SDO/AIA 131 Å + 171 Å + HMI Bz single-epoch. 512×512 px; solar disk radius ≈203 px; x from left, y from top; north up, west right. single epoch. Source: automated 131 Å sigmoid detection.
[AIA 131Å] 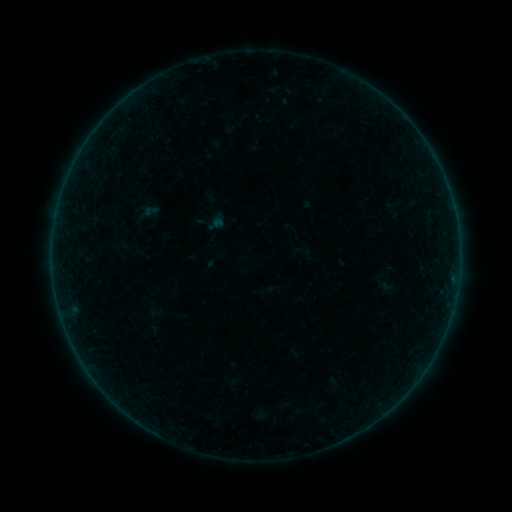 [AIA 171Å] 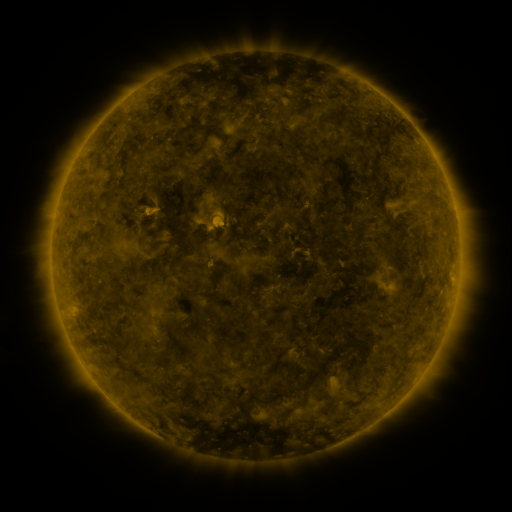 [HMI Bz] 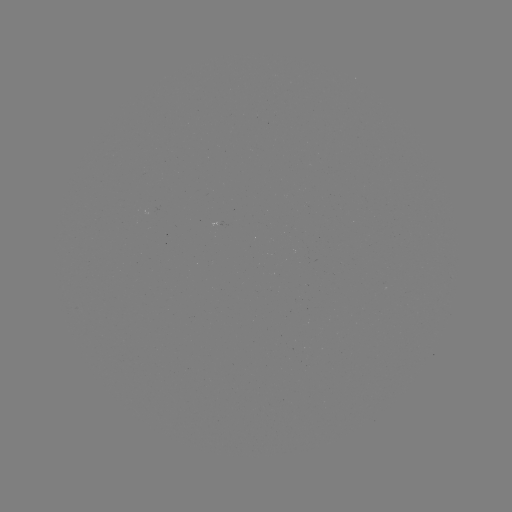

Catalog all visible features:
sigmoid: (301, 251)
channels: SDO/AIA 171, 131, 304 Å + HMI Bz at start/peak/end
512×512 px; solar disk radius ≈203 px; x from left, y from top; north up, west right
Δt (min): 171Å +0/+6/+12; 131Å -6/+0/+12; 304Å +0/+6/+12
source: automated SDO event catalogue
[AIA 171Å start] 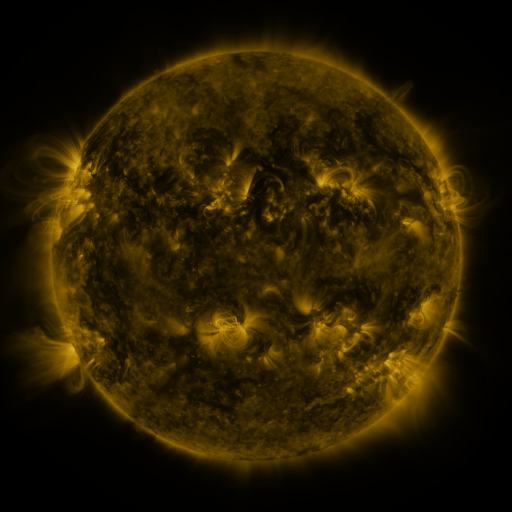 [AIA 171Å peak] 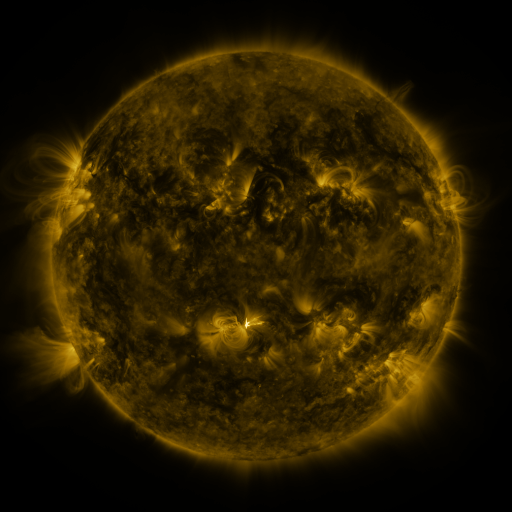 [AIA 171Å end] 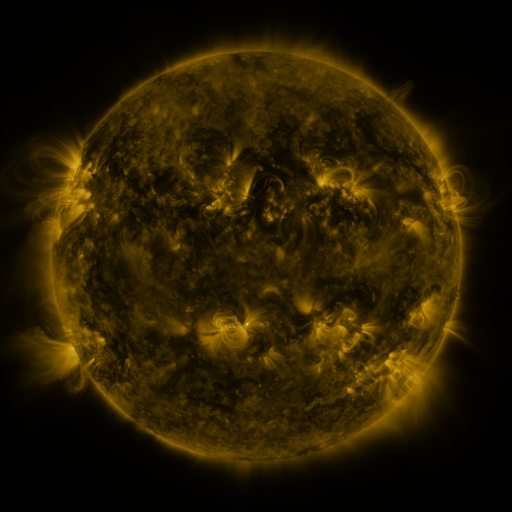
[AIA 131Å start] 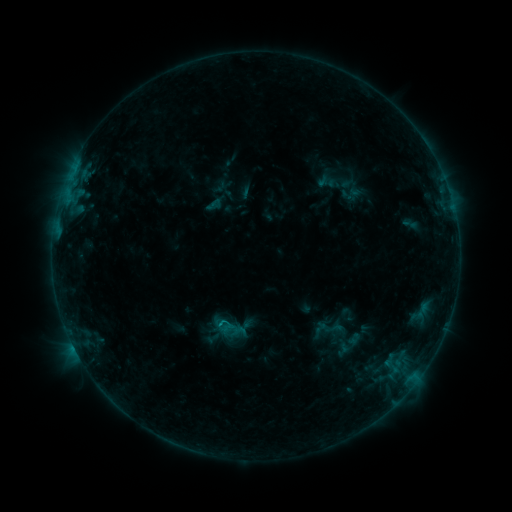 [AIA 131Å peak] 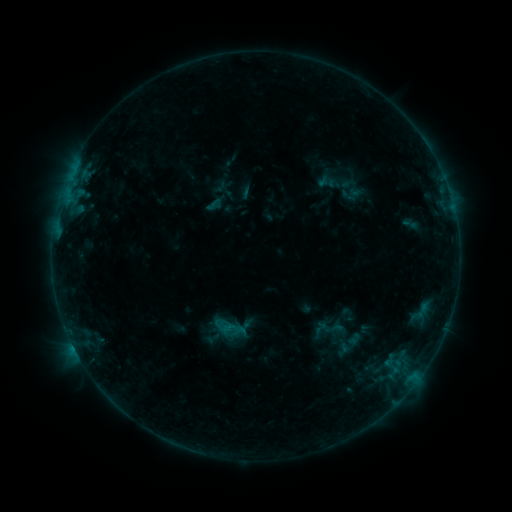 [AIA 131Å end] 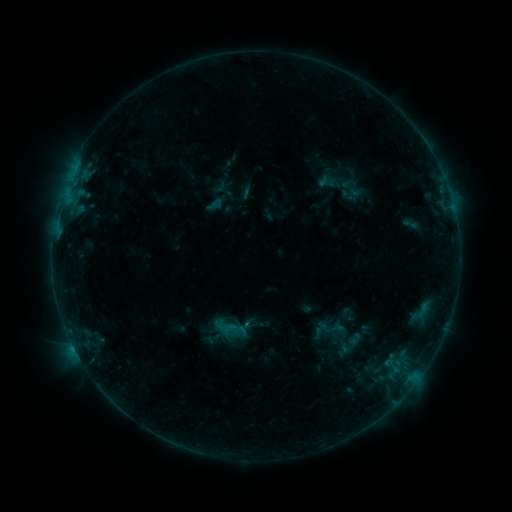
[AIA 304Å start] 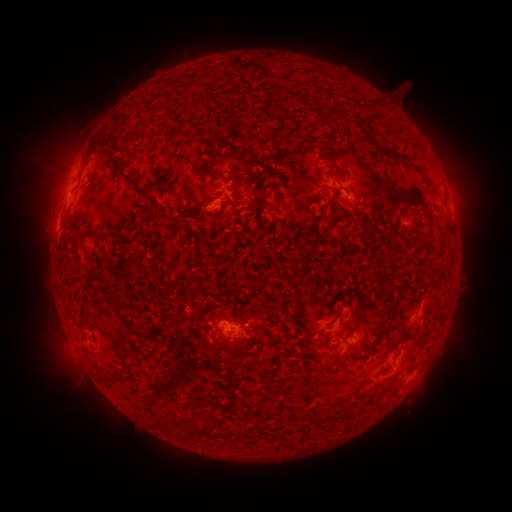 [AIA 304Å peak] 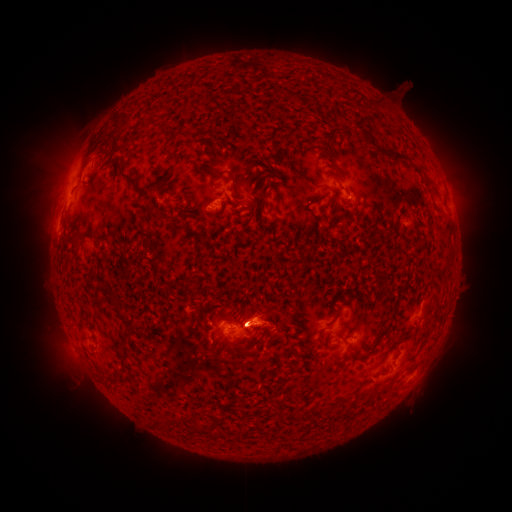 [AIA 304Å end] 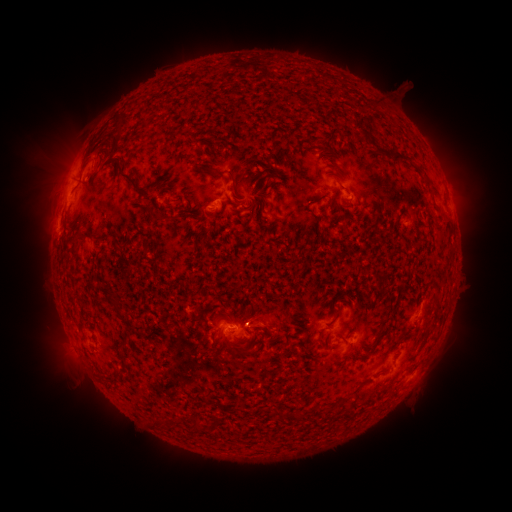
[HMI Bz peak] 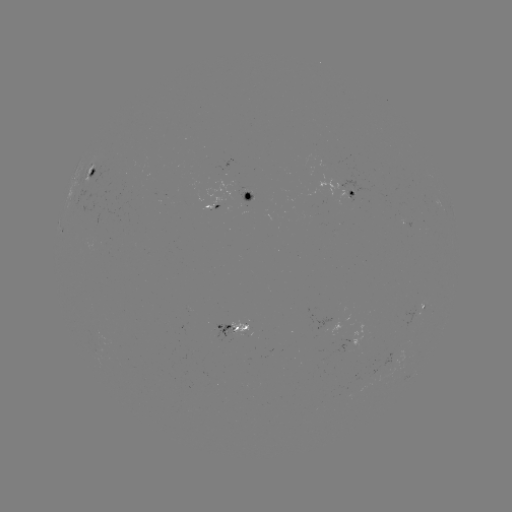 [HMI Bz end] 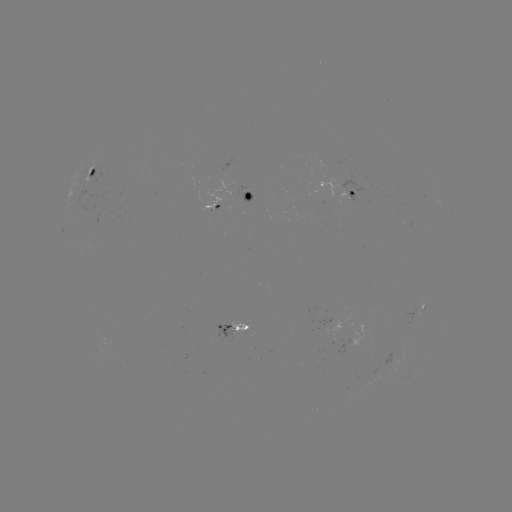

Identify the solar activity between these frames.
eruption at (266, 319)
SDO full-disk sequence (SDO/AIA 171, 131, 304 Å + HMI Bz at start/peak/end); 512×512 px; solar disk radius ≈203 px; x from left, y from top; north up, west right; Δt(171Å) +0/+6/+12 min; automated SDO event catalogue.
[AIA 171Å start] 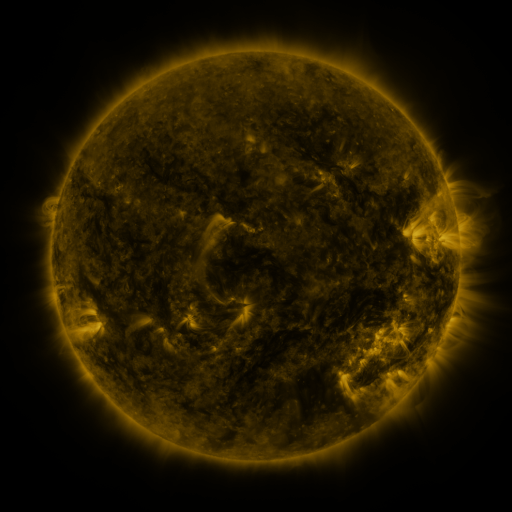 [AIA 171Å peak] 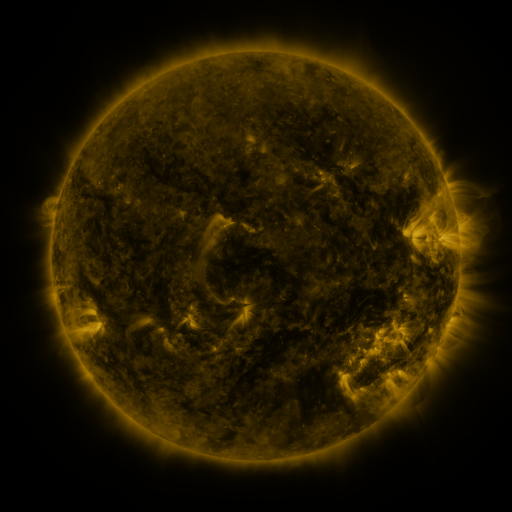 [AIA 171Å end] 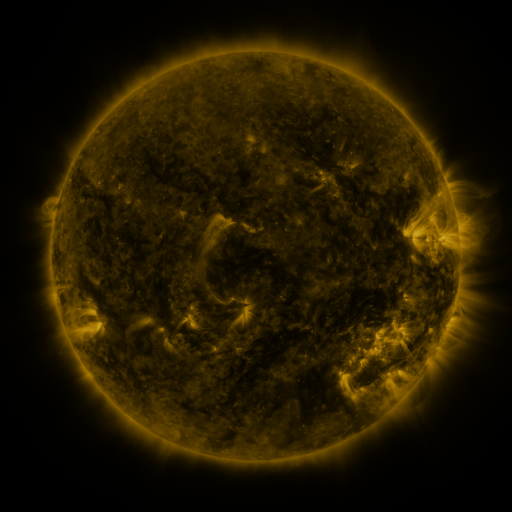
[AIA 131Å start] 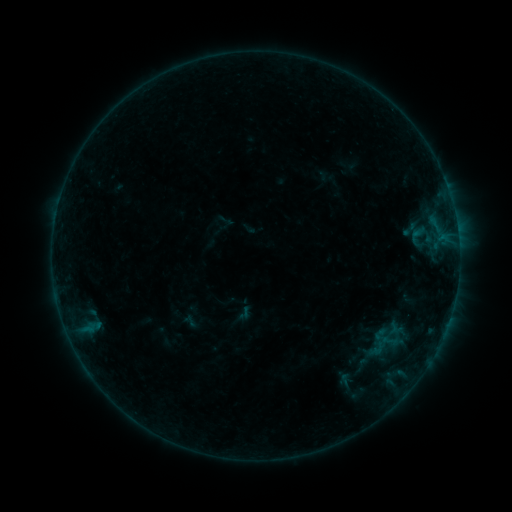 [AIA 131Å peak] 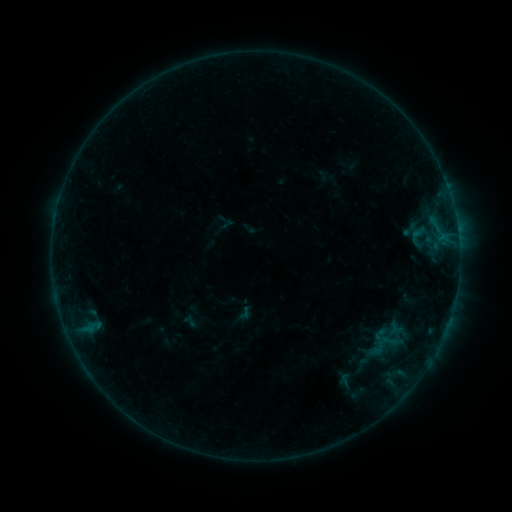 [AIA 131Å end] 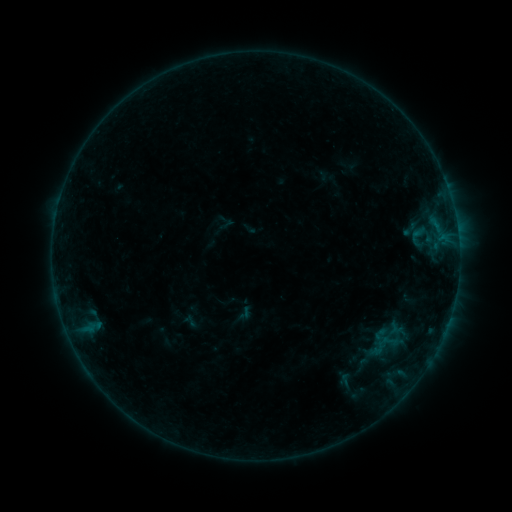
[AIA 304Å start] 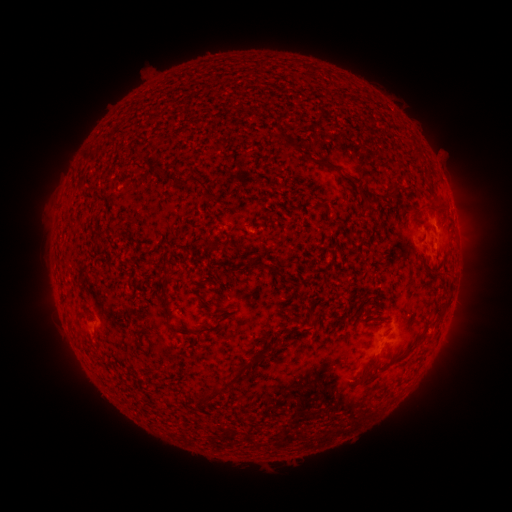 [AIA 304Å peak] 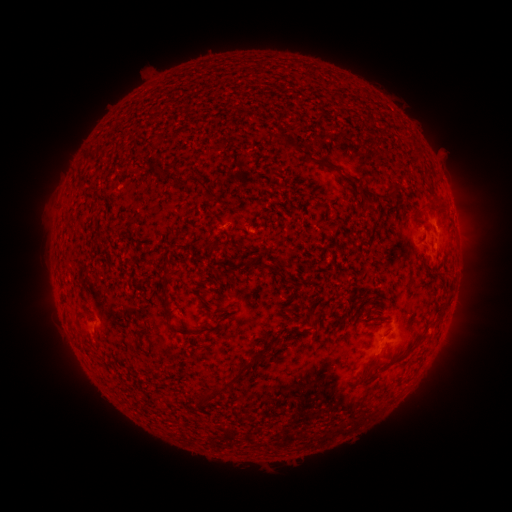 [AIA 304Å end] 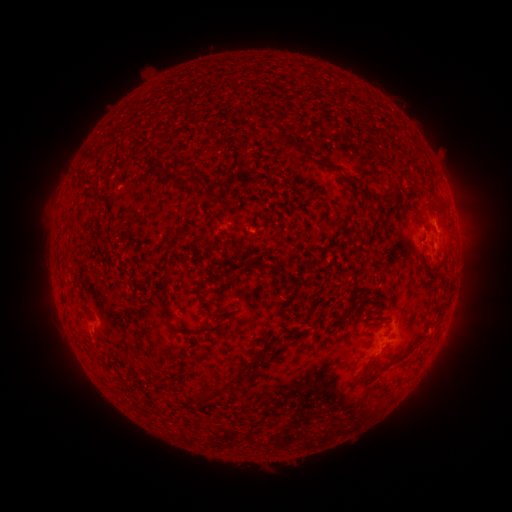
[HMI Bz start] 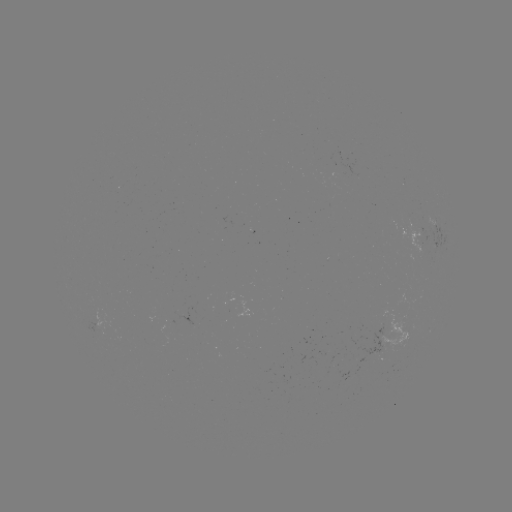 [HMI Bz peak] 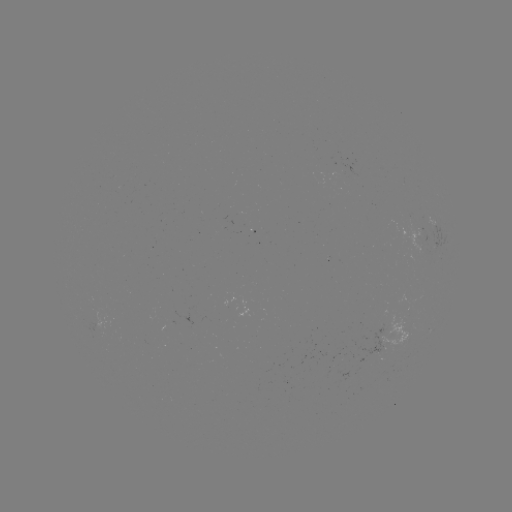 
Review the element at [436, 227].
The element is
=-=-=
Note how many lines in the listing above contain the word "element" and give only that number.

2